## GOAL OF THE EXERCISE:
Go through the entries below and write each one out exactly.

## RECORDS PROVIDED:
....
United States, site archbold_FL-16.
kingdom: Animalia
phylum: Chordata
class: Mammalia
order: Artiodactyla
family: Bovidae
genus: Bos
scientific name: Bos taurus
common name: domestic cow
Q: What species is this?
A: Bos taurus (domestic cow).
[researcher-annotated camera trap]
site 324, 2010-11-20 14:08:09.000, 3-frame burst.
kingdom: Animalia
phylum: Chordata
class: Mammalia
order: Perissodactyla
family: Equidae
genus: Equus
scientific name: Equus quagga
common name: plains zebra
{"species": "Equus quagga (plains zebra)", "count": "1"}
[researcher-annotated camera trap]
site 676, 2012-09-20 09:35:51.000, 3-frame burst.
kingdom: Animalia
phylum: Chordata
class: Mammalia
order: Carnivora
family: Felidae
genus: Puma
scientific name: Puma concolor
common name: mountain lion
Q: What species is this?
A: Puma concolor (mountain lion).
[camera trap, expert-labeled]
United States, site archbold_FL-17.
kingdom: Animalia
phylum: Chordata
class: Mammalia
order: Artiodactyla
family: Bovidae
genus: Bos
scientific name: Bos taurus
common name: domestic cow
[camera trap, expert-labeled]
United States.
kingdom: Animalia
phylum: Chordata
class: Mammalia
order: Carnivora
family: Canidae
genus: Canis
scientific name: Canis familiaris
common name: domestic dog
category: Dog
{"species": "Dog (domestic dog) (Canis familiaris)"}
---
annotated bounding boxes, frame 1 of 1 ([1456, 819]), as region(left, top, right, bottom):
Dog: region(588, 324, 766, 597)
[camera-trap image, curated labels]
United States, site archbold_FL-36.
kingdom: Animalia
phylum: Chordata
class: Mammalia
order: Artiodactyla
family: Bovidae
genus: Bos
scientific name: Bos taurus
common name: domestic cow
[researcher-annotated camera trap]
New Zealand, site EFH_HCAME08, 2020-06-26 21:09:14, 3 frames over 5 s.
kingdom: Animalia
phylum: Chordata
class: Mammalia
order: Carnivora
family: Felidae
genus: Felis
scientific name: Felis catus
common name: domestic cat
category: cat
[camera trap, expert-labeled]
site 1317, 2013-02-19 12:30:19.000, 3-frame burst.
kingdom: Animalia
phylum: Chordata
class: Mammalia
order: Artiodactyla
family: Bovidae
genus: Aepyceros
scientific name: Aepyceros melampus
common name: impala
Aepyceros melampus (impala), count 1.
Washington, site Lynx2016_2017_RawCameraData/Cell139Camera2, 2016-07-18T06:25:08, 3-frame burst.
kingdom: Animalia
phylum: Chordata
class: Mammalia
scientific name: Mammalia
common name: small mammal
....
## ANSWER TO THE PROBLEM:
United States, site archbold_FL-16.
kingdom: Animalia
phylum: Chordata
class: Mammalia
order: Artiodactyla
family: Bovidae
genus: Bos
scientific name: Bos taurus
common name: domestic cow
Q: What species is this?
A: Bos taurus (domestic cow).
[researcher-annotated camera trap]
site 324, 2010-11-20 14:08:09.000, 3-frame burst.
kingdom: Animalia
phylum: Chordata
class: Mammalia
order: Perissodactyla
family: Equidae
genus: Equus
scientific name: Equus quagga
common name: plains zebra
{"species": "Equus quagga (plains zebra)", "count": "1"}
[researcher-annotated camera trap]
site 676, 2012-09-20 09:35:51.000, 3-frame burst.
kingdom: Animalia
phylum: Chordata
class: Mammalia
order: Carnivora
family: Felidae
genus: Puma
scientific name: Puma concolor
common name: mountain lion
Q: What species is this?
A: Puma concolor (mountain lion).
[camera trap, expert-labeled]
United States, site archbold_FL-17.
kingdom: Animalia
phylum: Chordata
class: Mammalia
order: Artiodactyla
family: Bovidae
genus: Bos
scientific name: Bos taurus
common name: domestic cow
[camera trap, expert-labeled]
United States.
kingdom: Animalia
phylum: Chordata
class: Mammalia
order: Carnivora
family: Canidae
genus: Canis
scientific name: Canis familiaris
common name: domestic dog
category: Dog
{"species": "Dog (domestic dog) (Canis familiaris)"}
---
annotated bounding boxes, frame 1 of 1 ([1456, 819]), as region(left, top, right, bottom):
Dog: region(588, 324, 766, 597)
[camera-trap image, curated labels]
United States, site archbold_FL-36.
kingdom: Animalia
phylum: Chordata
class: Mammalia
order: Artiodactyla
family: Bovidae
genus: Bos
scientific name: Bos taurus
common name: domestic cow
[researcher-annotated camera trap]
New Zealand, site EFH_HCAME08, 2020-06-26 21:09:14, 3 frames over 5 s.
kingdom: Animalia
phylum: Chordata
class: Mammalia
order: Carnivora
family: Felidae
genus: Felis
scientific name: Felis catus
common name: domestic cat
category: cat
[camera trap, expert-labeled]
site 1317, 2013-02-19 12:30:19.000, 3-frame burst.
kingdom: Animalia
phylum: Chordata
class: Mammalia
order: Artiodactyla
family: Bovidae
genus: Aepyceros
scientific name: Aepyceros melampus
common name: impala
Aepyceros melampus (impala), count 1.
Washington, site Lynx2016_2017_RawCameraData/Cell139Camera2, 2016-07-18T06:25:08, 3-frame burst.
kingdom: Animalia
phylum: Chordata
class: Mammalia
scientific name: Mammalia
common name: small mammal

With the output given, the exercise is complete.